A man who doesn't expect women to take care of him? Those are rarer than unicorns.

FROM: Katie Olson

TO: Laura Daniels

Paul was self sufficient for so long in the Army that it's second nature to him. He's never asked me for help with anything, just has everything organized when and where it needs to be. I can't see how he does it.

FROM: Laura Daniels

TO: Katie Olson

Look, you can't go wrong by being honest. If you can't handle living with him, say so. There's nothing wrong with having him in easy reach if you need him, as long as he knows how busy you are.

FROM: Paul Mason

TO: Katie Olson

Shit, there's no good way to say this. I'm being called back to active duty.

FROM: Katie Olson

TO: Paul Mason

WHAT? I thought you were out of the Army!

FROM: Paul Mason

TO: Katie Olson

Technically I was what they call Individual Ready Reserve.
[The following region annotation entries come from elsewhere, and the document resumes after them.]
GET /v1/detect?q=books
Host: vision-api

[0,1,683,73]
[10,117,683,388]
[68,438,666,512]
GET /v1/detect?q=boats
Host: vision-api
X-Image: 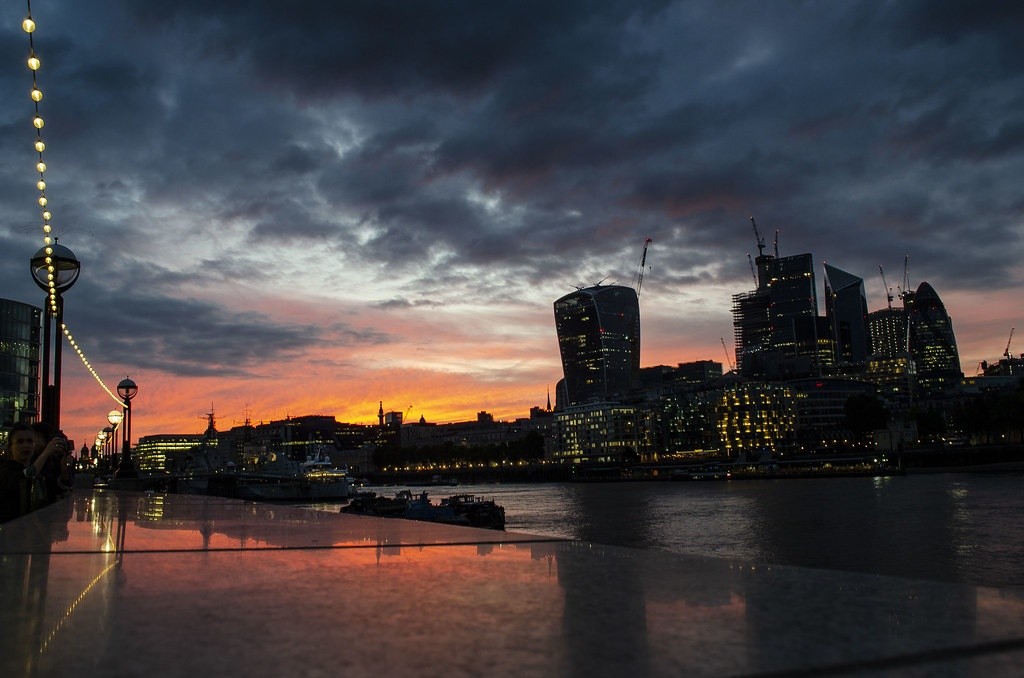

It's a way to keep your rank and finish out your commitment when they don't actually need you. I never saw this coming. With things in the Middle East going sideways, I guess they need people with my skill set again.

FROM: Katie Olson

TO: Paul Mason

What does that mean for us?

FROM: Paul Mason

TO: Katie Olson

I'm going overseas for at least a year. I'm thinking we should take a break until I get back. Having a boyfriend on deployment is a shitty life at best. I have no right to ask you for any sort of commitment, and you don't need distractions from med school. I should be able to Skype and email at least occasionally if you want to hear from me.